Expansion of sensory competence at later stages

Because the effects of atoh1a misexpression become severely limited at later stages of development, we asked whether co-misexpression of fgf8 or sox2 can enhance sensory competence after 24 hpf. In an initial series of experiments, we observed that delivering two heat shocks separated by either a 2- or 3-hour rest interval was optimal for increasing hair cell production, whereas two heat shocks separated by a 4-hour rest interval gave results that were indistinguishable from a single heat shock. Delivering a third heat shock offered no advantage relative to two heat shocks. For all experiments below, embryos were subjected to two heat shocks separated by a 3-hour rest interval, and sensory development was examined 24 hours after the final heat shock.
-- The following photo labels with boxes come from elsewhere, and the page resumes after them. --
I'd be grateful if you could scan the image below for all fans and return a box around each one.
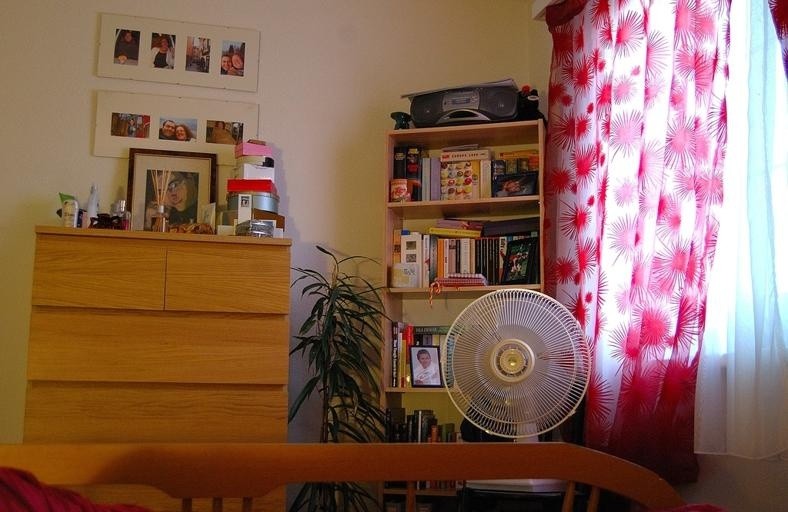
[439,288,595,496]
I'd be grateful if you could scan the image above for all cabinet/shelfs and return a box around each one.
[378,119,550,508]
[15,217,296,509]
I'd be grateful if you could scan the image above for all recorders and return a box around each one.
[409,86,518,128]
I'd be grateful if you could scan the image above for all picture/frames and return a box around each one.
[406,343,443,388]
[122,145,221,235]
[497,235,540,287]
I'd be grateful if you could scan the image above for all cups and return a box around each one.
[390,179,411,202]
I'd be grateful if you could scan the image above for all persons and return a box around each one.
[151,36,174,70]
[229,51,244,77]
[211,121,237,145]
[175,124,196,142]
[113,27,138,67]
[126,118,142,138]
[158,119,175,141]
[220,54,231,74]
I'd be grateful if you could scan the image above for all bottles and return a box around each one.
[61,184,131,230]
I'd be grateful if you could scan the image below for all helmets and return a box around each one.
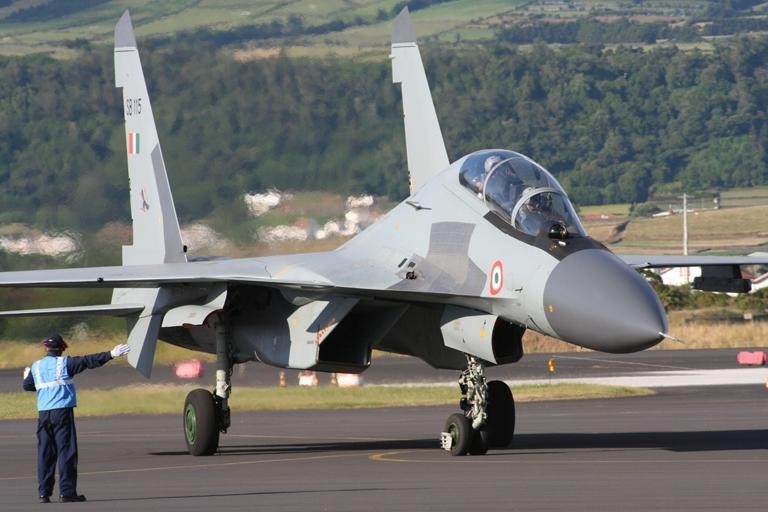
[523,187,541,205]
[484,156,505,173]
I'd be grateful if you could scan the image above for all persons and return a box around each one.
[514,188,563,235]
[20,332,133,503]
[471,155,525,206]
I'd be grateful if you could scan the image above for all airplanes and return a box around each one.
[0,2,768,458]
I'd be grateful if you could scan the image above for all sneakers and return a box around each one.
[59,493,86,503]
[39,495,51,503]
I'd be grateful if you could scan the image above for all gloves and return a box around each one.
[111,343,130,358]
[23,367,31,380]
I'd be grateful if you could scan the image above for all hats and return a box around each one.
[42,333,68,350]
Serial activation of hs:atoh1a at 24 hpf or 45 hpf yielded greater production of excess and ectopic hair cells than a single heat shock. However, production of ectopic hair cells was still mostly seen in the medial and ventral portions of the otic vesicle (Fig. 7D, E). Formation of hair cells in the lateral wall was rare, with an average of about 2 ± 2 lateral-wall hair cells per otic vesicle (n=13) (Fig. S4). Semicircular canals failed to form normally under these conditions, suggesting perturbation of non-sensory development. Serial co-activation of hs:atoh1a and hs:fgf8 after 24 hpf did not appreciably expand the domain of sensory development compared to serial activation of hs:atoh1a alone (not shown). In contrast, serial co-activation of hs:atoh1a and hs:sox2 beginning at 24 hpf or 45 hpf led to a marked increase in hair cell production, including in the lateral wall of the otic vesicle (Fig. 7G, H). On average 9 ± 3 hair cells were observed in the lateral wall per otic vesicle (n=12) (Fig. S4). Ectopic hair cells usually formed as widely scattered single cells or small clusters. The epithelium surrounding ectopic hair cells was notably thickened and exhibited a pseudostratified morphology (compare Fig. 7C, F, I). Additionally, small patches of sox2 expression were usually detected near ectopic hair cells, suggesting the presence of support cells (Fig. 7I). Excess and ectopic hair cells were not observed following activation of hs:sox2 alone, nor in control embryos (Fig. S4 and Millimaki et al., 2010). Thus, co-misexpression of sox2 plus atoh1a can significantly enhance sensory competence at later stages of development.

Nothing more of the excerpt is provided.